◆ GIVEN EXERCISE
Extract each line of the records that contains the word "looking".

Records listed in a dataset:
──────────

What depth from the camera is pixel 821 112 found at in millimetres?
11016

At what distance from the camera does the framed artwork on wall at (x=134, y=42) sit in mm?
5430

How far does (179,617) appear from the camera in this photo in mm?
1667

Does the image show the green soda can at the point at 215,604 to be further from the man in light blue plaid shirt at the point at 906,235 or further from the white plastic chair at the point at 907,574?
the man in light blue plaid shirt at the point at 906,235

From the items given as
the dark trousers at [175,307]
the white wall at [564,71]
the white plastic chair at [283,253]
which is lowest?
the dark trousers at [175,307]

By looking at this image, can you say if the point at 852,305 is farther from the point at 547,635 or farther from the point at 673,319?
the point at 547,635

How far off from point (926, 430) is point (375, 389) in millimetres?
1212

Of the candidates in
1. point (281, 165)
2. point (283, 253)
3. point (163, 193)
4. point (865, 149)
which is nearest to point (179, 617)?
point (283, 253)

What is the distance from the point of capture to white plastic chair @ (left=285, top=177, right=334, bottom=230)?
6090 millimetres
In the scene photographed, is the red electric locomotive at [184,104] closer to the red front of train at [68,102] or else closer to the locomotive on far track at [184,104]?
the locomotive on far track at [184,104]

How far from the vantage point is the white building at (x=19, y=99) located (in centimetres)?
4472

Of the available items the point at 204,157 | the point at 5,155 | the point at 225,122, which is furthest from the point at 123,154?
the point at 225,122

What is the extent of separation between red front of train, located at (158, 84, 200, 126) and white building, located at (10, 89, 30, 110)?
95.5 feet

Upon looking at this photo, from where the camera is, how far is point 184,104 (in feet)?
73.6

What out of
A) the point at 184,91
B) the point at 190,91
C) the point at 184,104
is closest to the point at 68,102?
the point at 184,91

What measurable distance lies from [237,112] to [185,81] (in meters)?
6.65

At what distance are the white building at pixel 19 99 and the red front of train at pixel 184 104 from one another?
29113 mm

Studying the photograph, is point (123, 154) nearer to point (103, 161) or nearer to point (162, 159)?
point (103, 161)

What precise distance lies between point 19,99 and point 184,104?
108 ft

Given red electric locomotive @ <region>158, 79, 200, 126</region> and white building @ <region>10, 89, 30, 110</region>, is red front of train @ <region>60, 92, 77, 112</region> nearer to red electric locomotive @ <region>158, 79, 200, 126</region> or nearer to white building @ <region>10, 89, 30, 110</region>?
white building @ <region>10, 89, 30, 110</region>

──────────

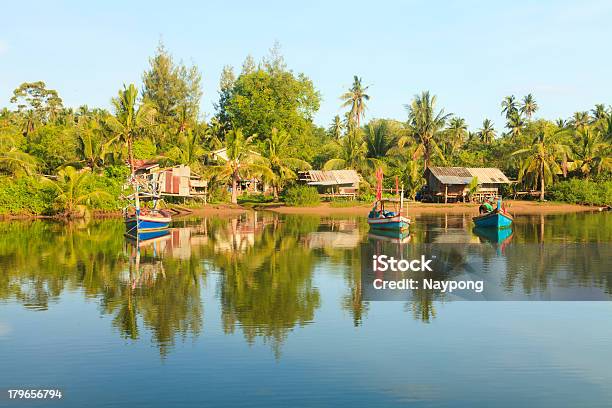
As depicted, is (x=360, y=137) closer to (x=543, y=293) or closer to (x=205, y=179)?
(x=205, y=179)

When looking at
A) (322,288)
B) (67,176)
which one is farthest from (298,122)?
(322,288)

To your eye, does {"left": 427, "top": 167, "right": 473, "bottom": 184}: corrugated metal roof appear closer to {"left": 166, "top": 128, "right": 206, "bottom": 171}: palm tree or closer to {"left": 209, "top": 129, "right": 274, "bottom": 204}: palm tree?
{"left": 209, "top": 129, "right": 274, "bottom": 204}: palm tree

──────────

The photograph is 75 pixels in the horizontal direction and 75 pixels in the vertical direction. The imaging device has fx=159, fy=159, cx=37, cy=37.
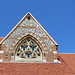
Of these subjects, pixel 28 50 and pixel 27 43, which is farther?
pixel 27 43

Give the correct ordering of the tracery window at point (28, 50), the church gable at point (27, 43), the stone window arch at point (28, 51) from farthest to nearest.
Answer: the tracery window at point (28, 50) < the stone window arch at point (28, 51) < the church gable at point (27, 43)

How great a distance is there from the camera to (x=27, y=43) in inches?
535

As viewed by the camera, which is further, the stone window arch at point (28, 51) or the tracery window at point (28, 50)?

──────────

◆ THE RESPONSE
By looking at this image, can you say if the point at 852,305 is farther from the point at 547,635 or farther from the point at 673,319?
Upon looking at this photo, from where the camera is, how far is point 184,104 (in feet)?
When looking at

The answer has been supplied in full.